- Developer: Oniric Games
- Publisher: Oniric Games
- Composer: Christian Fernando Perucchi
- Platform: iOS
- Release: WW: April 14, 2011;
- Genres: Platform-adventure, Metroidvania
- Mode: Single-player

= Elemental Rage =

2011 iOS platforming video game

Elemental Rage is a 2011 action-adventure platform game developed by Argentinian indie studio Oniric Games. It is similar to the Metroid and Castlevania series.

==Plot==
A boy named Huma awakens inside a vast castle, and must find the missing elemental spirits inside its depths to restore the world's corrupted denizens back to their normal selves.

==Gameplay==
The player controls Huna as he explores the side-scrolling castle labyrinth, using the virtual controls on the touchpad. At the beginning of the game, Huna can run, jump, and bash enemies with his staff, but as he discovers the elemental spirits hidden throughout the castle, he will gain more abilities, e.g., double-jumping. After acquiring such techniques, the player will have to backtrack to previous areas to access new routes leading deeper into the castle. Enemies will sometimes drop weapon upgrades, but these are temporary, and the weapon will downgrade back to normal when the player takes damage.

— Task —
Revise the Elemental Rage text by reproducing everything from "- Developer: Oniric" down to "and Castlevania series.", with "indie studio" replaced by "independent studio".

— Dataset excerpts —
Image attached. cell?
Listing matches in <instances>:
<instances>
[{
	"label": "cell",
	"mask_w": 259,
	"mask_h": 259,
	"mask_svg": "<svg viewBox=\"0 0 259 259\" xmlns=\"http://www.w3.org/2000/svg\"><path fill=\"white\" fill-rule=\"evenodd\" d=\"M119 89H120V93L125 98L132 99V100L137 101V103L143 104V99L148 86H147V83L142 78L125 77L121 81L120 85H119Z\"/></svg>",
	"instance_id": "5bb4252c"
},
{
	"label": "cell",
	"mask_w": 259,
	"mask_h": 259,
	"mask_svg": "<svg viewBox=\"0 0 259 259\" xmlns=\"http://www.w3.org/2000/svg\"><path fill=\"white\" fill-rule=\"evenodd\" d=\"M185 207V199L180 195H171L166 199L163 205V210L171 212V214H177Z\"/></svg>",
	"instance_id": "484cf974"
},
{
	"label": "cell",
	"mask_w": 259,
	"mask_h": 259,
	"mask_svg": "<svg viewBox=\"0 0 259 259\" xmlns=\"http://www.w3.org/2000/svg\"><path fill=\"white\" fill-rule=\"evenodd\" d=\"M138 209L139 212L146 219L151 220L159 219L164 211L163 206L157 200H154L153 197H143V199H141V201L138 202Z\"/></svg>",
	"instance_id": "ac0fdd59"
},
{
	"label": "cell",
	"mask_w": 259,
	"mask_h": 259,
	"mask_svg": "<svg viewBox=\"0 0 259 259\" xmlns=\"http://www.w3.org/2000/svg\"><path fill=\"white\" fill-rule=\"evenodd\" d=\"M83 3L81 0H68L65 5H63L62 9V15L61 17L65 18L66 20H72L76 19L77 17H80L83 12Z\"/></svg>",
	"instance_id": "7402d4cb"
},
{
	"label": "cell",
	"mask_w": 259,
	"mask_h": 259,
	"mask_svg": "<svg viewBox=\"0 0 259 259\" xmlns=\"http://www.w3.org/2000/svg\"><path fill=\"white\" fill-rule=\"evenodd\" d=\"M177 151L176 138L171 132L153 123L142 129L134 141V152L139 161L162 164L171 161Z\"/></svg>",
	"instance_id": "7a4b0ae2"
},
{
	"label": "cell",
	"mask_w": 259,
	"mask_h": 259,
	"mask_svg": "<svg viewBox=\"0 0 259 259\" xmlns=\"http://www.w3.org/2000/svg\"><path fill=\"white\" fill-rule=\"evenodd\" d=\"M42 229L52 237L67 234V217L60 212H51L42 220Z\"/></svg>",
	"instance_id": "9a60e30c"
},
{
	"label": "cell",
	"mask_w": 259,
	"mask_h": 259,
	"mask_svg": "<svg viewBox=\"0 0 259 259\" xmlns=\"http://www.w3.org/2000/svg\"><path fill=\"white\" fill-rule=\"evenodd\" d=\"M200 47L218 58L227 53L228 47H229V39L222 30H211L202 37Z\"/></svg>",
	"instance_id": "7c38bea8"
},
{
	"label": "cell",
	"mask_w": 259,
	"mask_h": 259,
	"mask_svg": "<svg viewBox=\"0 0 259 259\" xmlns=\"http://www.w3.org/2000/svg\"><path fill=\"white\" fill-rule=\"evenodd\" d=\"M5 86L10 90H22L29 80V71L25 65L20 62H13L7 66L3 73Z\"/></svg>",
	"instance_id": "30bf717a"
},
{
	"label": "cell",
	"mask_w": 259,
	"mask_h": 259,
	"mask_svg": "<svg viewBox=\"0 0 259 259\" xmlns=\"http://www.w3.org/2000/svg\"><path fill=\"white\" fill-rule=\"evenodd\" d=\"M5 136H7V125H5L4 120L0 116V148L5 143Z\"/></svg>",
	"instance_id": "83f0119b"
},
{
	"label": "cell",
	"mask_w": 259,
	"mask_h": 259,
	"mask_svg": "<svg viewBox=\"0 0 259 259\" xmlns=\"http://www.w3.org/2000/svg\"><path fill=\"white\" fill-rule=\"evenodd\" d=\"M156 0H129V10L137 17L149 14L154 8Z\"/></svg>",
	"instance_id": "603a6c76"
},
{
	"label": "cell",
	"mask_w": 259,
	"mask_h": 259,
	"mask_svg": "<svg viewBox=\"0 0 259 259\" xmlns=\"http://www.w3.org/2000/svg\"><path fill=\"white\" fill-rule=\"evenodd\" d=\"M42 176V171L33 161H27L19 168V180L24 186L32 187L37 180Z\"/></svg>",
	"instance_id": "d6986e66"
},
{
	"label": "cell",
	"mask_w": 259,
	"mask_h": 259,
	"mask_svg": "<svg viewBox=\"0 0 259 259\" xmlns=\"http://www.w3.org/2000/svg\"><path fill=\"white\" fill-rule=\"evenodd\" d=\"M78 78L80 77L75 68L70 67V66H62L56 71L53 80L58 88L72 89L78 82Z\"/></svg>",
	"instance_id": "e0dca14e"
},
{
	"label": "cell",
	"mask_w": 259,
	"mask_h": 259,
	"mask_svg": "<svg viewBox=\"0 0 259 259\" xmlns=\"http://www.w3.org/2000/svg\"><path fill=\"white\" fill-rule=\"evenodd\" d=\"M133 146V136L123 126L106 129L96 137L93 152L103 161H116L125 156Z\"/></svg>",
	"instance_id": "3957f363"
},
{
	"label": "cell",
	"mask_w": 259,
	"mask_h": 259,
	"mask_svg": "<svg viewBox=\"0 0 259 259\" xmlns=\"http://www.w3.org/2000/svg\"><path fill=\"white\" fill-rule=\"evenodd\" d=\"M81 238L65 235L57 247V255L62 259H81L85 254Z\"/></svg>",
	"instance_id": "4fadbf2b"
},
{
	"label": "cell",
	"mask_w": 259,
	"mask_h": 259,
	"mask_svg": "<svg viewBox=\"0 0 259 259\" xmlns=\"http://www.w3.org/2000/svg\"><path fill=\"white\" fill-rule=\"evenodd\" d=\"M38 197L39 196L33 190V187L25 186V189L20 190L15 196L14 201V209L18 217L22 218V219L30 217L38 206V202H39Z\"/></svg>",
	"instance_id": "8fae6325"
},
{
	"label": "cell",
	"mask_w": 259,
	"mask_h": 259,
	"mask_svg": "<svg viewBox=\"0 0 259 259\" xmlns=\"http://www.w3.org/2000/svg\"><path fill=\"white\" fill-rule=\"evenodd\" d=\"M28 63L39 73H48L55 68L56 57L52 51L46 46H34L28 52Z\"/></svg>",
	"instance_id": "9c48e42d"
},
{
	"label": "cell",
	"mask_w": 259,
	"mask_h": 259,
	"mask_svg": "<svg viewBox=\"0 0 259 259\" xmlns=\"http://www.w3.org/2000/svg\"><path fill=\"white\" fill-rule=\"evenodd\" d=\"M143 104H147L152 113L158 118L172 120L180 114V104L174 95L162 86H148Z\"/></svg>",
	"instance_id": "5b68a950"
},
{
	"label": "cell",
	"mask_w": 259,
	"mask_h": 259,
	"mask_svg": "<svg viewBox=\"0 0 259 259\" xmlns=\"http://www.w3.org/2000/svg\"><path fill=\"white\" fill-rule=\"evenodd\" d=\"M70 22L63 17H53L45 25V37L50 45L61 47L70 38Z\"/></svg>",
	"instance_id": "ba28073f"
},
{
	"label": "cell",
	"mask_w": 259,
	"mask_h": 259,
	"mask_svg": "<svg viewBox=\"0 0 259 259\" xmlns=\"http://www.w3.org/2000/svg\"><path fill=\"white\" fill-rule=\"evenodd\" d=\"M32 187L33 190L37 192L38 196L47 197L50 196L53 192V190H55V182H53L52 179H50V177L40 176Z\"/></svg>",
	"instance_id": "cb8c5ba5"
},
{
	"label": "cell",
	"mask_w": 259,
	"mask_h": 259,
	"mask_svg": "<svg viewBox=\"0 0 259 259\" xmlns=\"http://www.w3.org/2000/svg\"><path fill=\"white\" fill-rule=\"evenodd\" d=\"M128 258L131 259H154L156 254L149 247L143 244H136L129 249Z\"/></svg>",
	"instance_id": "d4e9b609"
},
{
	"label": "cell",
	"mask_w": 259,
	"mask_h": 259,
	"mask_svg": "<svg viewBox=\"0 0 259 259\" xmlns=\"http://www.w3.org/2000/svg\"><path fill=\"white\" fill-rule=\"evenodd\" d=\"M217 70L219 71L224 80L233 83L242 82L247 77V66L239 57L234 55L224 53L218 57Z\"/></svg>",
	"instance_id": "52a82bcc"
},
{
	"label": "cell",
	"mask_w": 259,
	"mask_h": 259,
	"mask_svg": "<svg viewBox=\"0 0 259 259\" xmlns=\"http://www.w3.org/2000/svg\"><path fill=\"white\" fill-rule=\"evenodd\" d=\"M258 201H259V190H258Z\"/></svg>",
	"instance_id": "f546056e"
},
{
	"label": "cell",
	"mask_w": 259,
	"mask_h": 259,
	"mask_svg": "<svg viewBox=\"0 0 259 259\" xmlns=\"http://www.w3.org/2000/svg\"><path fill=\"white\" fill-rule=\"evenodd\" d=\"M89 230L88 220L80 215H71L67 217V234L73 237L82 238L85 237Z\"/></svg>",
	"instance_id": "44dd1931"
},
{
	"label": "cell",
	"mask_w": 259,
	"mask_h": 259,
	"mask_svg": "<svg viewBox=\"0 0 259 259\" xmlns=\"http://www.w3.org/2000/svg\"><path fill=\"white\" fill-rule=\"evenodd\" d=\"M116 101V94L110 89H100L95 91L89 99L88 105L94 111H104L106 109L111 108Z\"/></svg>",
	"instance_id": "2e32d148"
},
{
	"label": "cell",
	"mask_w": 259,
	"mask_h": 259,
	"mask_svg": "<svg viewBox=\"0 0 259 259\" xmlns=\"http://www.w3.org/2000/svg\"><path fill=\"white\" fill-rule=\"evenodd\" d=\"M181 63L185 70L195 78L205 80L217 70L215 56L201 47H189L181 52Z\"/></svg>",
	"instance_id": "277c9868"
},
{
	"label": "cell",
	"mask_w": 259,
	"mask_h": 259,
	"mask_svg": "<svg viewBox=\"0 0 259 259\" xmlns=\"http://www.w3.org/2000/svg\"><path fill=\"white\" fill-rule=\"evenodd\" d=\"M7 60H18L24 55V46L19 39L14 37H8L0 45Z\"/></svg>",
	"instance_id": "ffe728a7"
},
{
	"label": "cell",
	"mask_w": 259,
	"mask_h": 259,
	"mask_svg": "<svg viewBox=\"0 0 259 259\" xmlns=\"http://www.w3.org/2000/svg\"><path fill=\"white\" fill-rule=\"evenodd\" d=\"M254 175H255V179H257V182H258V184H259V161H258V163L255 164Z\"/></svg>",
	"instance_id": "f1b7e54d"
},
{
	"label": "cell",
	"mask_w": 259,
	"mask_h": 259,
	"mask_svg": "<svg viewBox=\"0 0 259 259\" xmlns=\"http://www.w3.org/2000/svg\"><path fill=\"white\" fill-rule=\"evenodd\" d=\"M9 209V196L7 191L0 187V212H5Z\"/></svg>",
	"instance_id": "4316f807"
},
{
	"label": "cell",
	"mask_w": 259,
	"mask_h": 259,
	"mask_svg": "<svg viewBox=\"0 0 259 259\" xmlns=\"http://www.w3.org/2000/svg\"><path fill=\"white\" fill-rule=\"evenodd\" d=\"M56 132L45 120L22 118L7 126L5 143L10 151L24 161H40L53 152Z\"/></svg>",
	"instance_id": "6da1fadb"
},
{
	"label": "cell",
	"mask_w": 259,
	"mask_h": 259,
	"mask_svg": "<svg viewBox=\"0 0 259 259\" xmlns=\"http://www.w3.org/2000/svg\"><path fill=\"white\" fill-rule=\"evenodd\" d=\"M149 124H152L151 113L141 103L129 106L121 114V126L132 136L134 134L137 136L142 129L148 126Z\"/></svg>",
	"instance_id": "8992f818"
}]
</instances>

— Result of this exercise —
- Developer: Oniric Games
- Publisher: Oniric Games
- Composer: Christian Fernando Perucchi
- Platform: iOS
- Release: WW: April 14, 2011;
- Genres: Platform-adventure, Metroidvania
- Mode: Single-player

= Elemental Rage =

2011 iOS platforming video game

Elemental Rage is a 2011 action-adventure platform game developed by Argentinian independent studio Oniric Games. It is similar to the Metroid and Castlevania series.